Thought of the Day - November 22 - By The Numbers
- Cliff Fraser
- Nov 22, 2020
- 2 min read
Updated: Aug 6, 2021
During the past week Canada surpassed three-hundred thousand cases and eleven thousand deaths.
But guess which regions saw the highest number of new cases? No not Ontario, BC, Quebec, or even Alberta, it was Manitoba and Nunavut. Until a couple of weeks ago Nunavut had had no diagnosed cases, and they are now Canada's latest hot-spot, with the highest number of cases per capita.

Manitoba is seeing the effects from their significant rise in cases that started in October, which catapulted them past BC, Ontario and soon Alberta in cases per capita. This has now manifested with Manitoba recording by far the highest new death rate in the country.

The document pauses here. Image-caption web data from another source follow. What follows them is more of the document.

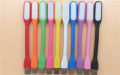 Pack of 3 - Portable Flexible USB LED Light for Laptop, Power bank and USB Charger Multi Color. 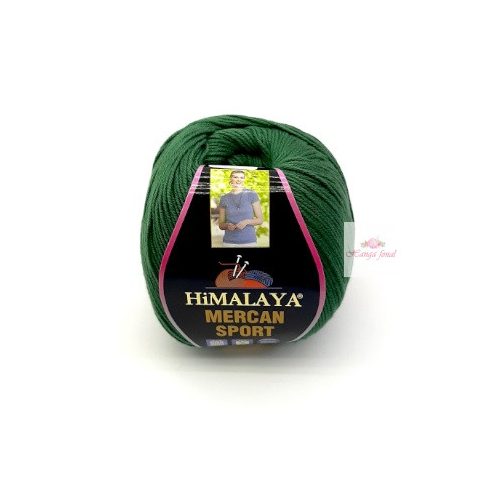 Himalaya Mercan Sport 101-28 - zöld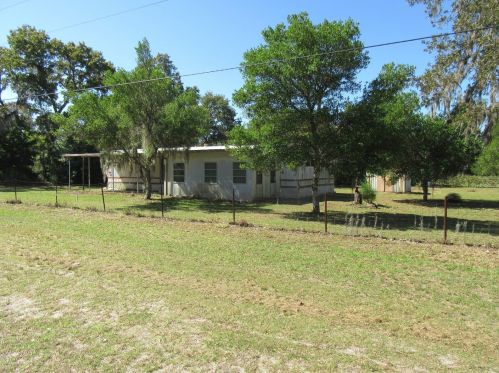 6030 Bamma Dr, Homosassa, FL 34446-2736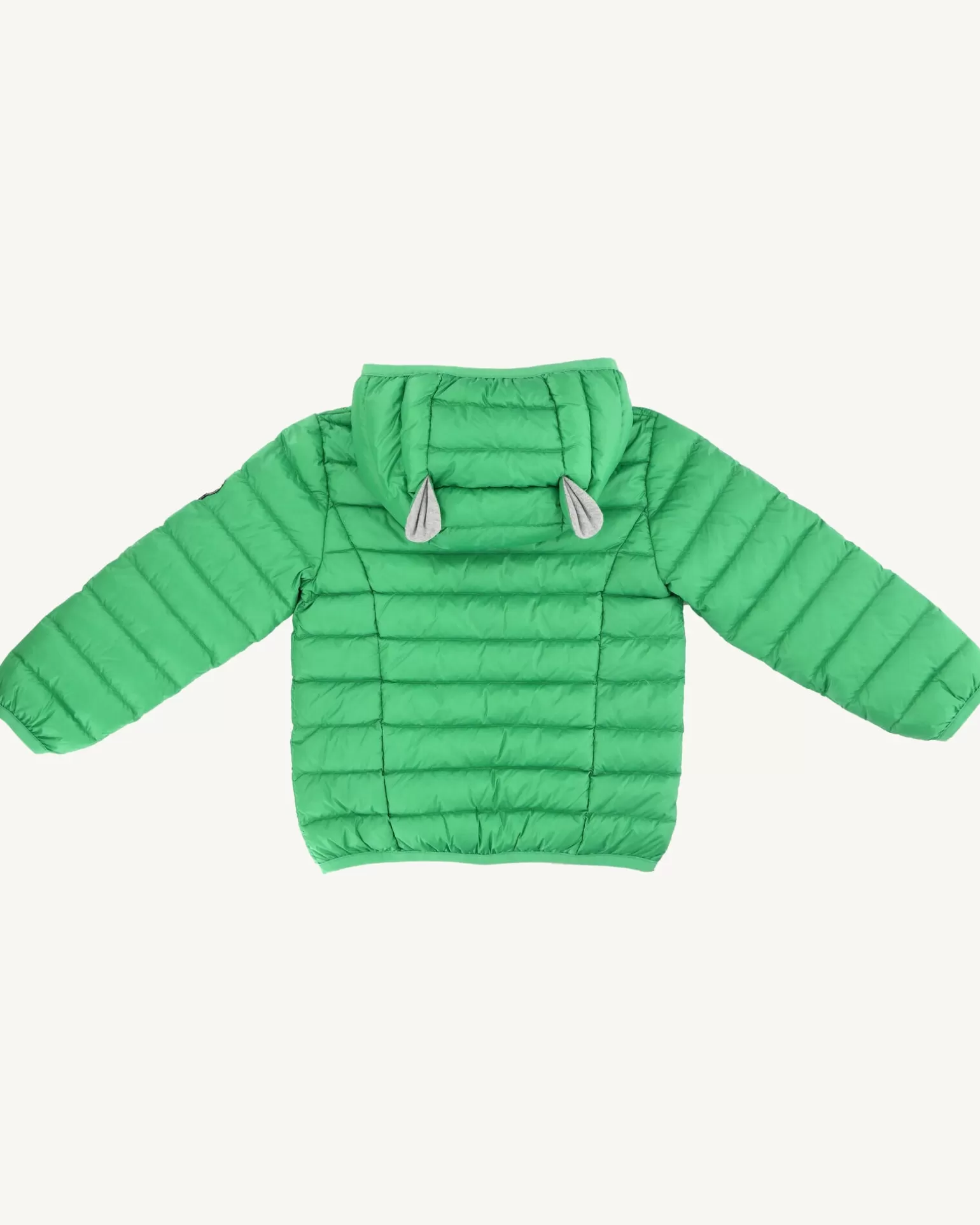 Kids JOTT Baby'S Hooded Down Jacket Mael Green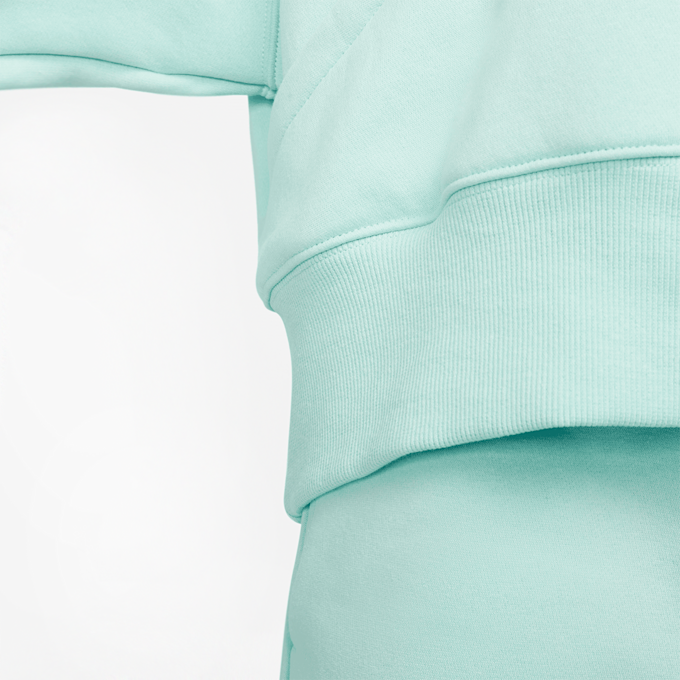 Nike   Sportswear Phoenix Fleece Women's Over-Oversized Pullover Hoodie rood 27182 7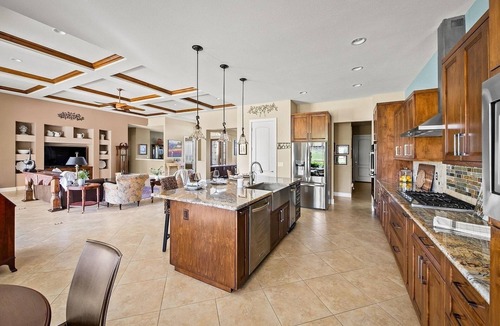 Genoa House | Genoa Lakes Ranch boasting breathtaking views and an abundance of natural beauty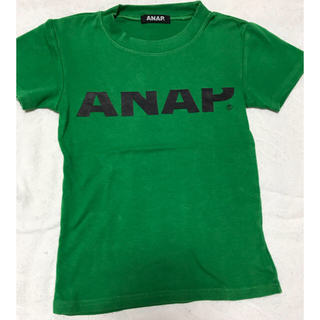 アナップ(ANAP)のANAP  TシャツＳサイズお値下げ❣️(Tシャツ(半袖/袖なし))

Closer to home here are the top-10 regions in BC, those with the greatest number of case capita.

Burnaby is 14th with 342 cases per hundred thousand. Richmond is by far the best in greater Vancouver at 28th with only 195 cases per hundred thousand.
But rather than focus on cases, with what we now know about COVID Long-Hauling ( Thought of the Day - August 13 - COVID-19 Long-Haulers ) and as an real indicator of future deaths, hospitalizations are becoming a key indicator (please note on the graph cases and hospitalization are daily cases numbers where as the deaths shown are cumulative).

And as you can see hospitalizations have rapidly increased this month and are now standing at about 50% higher than the peak in the spring. Here is a more detailed breakdown, showing critical cases now standing about the same as the first wave.

This week a "hopeful" shout-out goes to BC. After very significant recent increase in daily diagnosed cases, rates have halved over the last few days. At this point it is not clear if this is a reporting anomaly, that people are reluctant to get tested under the new restrictions, or a positive sign the curve is flattening - fingers crossed it is the latter.
Cheers
Cliff





Am withdrawing my BC shout-out. Turns out that the spike in cases, and thus the hope a reversal was now happening, was a reporting anomaly due to an error "that was a result of data coming in at a different time". Daily cases are still slowly going up in BC.